I think Pat's arguement was that "yes, we can hear it" but before it's percieved, is it sound? The mechanism that triggers "sound" in our brain is activated on the outside. We percieve "sound" only when we can record it.
Stop me if I got you wrong Pat.
This is a specific arguement I don't claim to have full knowledge of either, but I do like to play it out as much as I can, reardless of who I'm speaing with/for.
LOL
speaing=speaking
LOL!
Great observation, A-G!!!
If color exists independently of the eye and brain, why will some people say that two color chips match exactly, and other people say they don't?
And to play out what I just stated about liking to argue either side:
If the reactive element existed until now, that would prove, still, that "sound" (as a vibration- as we percieve it) did in fact function in the same manner before us as it does now, and will likely continue to do so.
Moving from one sore point to another, is there a Platonic role for "whale"?
No link.
Color does exist seperately. The problem is that "perception" is still playing it's hand.
A machine would identify them as different colors. But they still, in fact, exhibit color.
IMHO, the "does the tree falling the forest make a sound" argument can be boiled down to a dispute of definitions:
sound
2. A sensation evoked by the oscillation described above in the human ear.
In case of possible confusion, the term sound wave or elastic wave may be used for concept 1 and the term sound sensation for concept 2. Not all sound wave can evoke an auditory sensation, e.g., ultrasound. The medium in which the sound exists is often indicated by an appropriate adjective, e.g., airborne, water borne, structure borne.
bump
Can you concieve of a whale but not give any details defining it's exact species?
Large, aquative mammal with a horizontal tail fin that eat. Can you give me an exact species that that whale is?
It swims, we know this by "aquatic"
It consumes, has a spine, breathes air. We know this because it is an animal, as evident from the fact that it is mammal.
The roll is filled, but I am yet to tell you if it is a Blue Whale or a Sperm Whale, or even a toothed Orca.
Indeed, you may present the same color chip multiple times to a single observer and get mixed responses - when you as the investigator have prior knowledge that it is in fact the same color chip.

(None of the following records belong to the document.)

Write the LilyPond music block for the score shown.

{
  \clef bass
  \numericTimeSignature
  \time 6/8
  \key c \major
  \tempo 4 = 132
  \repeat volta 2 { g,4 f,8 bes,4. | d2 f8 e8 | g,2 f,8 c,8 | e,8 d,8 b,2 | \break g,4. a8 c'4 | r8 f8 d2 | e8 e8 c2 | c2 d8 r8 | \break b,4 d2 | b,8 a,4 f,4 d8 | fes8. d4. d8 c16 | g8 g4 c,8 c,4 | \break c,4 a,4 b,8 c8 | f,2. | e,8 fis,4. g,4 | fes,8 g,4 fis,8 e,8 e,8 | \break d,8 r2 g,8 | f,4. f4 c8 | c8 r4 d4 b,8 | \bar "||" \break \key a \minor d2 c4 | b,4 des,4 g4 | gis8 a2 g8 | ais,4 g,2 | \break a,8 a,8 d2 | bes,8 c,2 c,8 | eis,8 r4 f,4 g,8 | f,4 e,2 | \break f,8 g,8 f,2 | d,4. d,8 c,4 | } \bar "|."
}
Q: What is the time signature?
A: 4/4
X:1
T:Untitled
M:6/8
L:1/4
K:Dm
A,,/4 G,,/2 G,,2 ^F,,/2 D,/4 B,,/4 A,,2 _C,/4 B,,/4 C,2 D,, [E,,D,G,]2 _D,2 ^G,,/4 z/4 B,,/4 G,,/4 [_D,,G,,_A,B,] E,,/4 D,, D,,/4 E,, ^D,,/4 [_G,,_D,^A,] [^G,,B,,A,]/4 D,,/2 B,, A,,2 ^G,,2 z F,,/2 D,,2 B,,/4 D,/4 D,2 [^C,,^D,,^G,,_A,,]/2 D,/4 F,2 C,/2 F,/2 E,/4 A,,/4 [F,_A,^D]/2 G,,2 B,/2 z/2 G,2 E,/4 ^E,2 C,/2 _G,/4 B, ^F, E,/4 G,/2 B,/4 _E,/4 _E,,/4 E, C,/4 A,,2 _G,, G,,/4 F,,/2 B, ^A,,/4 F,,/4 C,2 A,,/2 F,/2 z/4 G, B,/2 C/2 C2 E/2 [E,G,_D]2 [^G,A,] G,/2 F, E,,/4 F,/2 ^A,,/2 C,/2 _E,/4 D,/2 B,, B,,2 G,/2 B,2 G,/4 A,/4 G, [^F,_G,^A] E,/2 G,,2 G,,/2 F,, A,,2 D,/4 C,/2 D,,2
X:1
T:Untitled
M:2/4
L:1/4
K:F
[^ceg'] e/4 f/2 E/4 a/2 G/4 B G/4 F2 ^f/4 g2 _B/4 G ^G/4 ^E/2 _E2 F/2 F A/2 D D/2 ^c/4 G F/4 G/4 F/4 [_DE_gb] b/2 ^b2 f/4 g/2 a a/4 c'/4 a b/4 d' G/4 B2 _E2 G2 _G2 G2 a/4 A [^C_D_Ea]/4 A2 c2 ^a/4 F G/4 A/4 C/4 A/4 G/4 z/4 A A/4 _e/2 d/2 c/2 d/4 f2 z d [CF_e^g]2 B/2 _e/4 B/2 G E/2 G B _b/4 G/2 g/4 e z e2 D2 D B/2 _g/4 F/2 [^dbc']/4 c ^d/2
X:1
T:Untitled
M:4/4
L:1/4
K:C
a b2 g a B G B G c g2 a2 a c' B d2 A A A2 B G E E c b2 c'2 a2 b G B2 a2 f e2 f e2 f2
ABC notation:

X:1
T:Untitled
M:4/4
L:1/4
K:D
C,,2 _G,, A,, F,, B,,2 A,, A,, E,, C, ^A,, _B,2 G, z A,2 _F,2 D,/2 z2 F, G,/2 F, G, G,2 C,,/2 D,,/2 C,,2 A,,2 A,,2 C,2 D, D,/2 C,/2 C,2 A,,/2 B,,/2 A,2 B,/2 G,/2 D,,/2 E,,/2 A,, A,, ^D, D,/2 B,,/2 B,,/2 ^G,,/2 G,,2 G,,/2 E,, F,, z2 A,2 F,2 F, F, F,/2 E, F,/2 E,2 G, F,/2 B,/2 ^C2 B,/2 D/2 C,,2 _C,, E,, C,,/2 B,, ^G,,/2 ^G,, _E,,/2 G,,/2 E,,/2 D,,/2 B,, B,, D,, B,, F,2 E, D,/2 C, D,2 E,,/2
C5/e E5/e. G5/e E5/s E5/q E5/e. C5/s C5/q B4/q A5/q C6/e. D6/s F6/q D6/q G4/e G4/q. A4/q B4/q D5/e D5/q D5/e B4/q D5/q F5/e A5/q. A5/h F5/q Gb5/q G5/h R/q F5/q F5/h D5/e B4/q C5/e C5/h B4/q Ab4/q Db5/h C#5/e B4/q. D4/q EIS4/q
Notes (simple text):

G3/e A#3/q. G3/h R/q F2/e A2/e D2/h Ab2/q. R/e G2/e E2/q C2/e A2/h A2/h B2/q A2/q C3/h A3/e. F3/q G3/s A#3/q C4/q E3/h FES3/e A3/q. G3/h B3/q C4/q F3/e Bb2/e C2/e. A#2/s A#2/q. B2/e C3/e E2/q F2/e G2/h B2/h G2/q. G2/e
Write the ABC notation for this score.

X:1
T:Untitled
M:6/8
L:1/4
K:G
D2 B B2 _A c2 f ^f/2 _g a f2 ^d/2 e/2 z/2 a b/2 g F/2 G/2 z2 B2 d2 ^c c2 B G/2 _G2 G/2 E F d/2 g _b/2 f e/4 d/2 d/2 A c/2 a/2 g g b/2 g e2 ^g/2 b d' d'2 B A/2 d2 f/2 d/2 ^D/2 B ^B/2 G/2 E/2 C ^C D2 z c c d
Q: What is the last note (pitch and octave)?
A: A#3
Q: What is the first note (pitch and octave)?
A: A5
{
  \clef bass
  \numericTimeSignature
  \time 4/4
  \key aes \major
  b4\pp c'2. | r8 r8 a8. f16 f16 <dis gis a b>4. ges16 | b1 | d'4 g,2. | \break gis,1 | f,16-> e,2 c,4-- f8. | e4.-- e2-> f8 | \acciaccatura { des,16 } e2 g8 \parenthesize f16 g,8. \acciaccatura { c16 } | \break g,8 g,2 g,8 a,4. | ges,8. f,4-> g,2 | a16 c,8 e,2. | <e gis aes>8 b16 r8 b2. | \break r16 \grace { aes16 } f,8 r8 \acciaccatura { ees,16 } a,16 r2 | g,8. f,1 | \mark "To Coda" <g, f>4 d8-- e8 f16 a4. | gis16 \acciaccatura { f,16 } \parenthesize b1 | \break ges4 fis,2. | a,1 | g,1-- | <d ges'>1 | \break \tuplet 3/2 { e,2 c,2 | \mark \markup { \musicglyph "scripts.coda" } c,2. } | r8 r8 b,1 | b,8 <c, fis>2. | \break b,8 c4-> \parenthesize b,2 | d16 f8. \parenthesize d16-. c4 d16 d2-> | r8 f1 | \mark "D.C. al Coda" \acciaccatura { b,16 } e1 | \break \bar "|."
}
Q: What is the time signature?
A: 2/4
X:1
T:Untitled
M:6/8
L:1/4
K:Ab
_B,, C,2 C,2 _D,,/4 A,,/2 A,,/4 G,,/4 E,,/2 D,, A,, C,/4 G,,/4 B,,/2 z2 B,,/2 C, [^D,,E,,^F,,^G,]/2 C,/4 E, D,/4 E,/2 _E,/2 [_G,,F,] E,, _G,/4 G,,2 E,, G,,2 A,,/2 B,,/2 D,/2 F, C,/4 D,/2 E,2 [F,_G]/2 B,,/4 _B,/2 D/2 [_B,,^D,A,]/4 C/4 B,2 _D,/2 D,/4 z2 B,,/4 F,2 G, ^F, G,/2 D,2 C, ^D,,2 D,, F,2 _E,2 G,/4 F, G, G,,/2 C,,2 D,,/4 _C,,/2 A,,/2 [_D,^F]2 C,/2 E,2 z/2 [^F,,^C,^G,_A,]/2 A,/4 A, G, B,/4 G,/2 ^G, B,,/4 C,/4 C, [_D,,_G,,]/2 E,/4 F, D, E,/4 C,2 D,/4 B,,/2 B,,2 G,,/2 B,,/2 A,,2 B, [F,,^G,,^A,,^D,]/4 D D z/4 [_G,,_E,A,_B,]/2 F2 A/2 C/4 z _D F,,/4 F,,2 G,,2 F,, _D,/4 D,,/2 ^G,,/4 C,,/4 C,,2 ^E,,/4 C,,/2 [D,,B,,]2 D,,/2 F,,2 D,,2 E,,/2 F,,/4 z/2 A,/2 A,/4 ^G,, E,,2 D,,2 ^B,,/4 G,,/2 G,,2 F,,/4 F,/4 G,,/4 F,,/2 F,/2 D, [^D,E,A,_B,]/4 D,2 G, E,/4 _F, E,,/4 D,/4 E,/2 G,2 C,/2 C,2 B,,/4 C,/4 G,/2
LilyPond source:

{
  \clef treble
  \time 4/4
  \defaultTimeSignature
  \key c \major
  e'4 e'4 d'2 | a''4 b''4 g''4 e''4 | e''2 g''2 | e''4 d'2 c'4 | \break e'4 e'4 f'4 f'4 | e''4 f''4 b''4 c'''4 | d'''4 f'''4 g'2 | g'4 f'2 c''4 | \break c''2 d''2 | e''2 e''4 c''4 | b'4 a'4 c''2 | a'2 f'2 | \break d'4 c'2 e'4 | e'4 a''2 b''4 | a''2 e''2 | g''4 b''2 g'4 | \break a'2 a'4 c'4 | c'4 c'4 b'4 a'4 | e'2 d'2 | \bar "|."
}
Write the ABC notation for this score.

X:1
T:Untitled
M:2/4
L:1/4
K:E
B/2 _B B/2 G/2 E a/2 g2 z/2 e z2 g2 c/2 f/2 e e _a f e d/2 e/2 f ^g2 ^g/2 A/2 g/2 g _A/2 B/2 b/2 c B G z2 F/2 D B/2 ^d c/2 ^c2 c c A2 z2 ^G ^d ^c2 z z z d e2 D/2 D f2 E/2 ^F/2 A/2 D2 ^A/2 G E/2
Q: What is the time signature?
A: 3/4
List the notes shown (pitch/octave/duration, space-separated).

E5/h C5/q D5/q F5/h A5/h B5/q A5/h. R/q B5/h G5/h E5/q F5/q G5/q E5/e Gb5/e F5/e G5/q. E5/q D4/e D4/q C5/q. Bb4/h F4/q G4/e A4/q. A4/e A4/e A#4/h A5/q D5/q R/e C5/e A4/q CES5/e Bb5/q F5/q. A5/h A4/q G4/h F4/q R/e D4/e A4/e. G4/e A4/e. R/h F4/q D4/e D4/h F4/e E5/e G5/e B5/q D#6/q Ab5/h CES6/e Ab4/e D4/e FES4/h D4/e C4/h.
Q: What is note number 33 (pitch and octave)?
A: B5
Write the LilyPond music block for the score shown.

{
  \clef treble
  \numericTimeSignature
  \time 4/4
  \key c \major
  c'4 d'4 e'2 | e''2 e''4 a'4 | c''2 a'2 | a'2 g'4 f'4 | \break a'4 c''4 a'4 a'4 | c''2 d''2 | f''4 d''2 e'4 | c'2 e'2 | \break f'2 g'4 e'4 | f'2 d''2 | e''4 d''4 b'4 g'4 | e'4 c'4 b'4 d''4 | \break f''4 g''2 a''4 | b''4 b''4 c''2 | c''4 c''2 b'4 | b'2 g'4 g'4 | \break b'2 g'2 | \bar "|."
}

Actually, something like this can happen. The best way to demonstrate this is to get out some black and white film and take some pictures with a red filter over the lens. That would simulate blue-blindness (although human blue-blindness is not exactly equivalent).I had a college professor with a blue deficiency. He said he could see blue in sunlight, but in dimmer light, blue objects looked black. Since he could see and understand blue, he could describe the perceived difference.
All objects in the real world have complex spectral distributions. Nothing in real life emits or reflects a single wavelength. There are an infinite number of possible mixtures of spectral colors that can give the subject impression of green (or any specified shade).
"And as to my religious beliefs, I state without reservation that I do believe in God most fervently. I consider my faith to be quite strong in fact. But I reject the notion that the Theory of Evolution undermines that belief in any way. My faith is not threatened by science and never will be."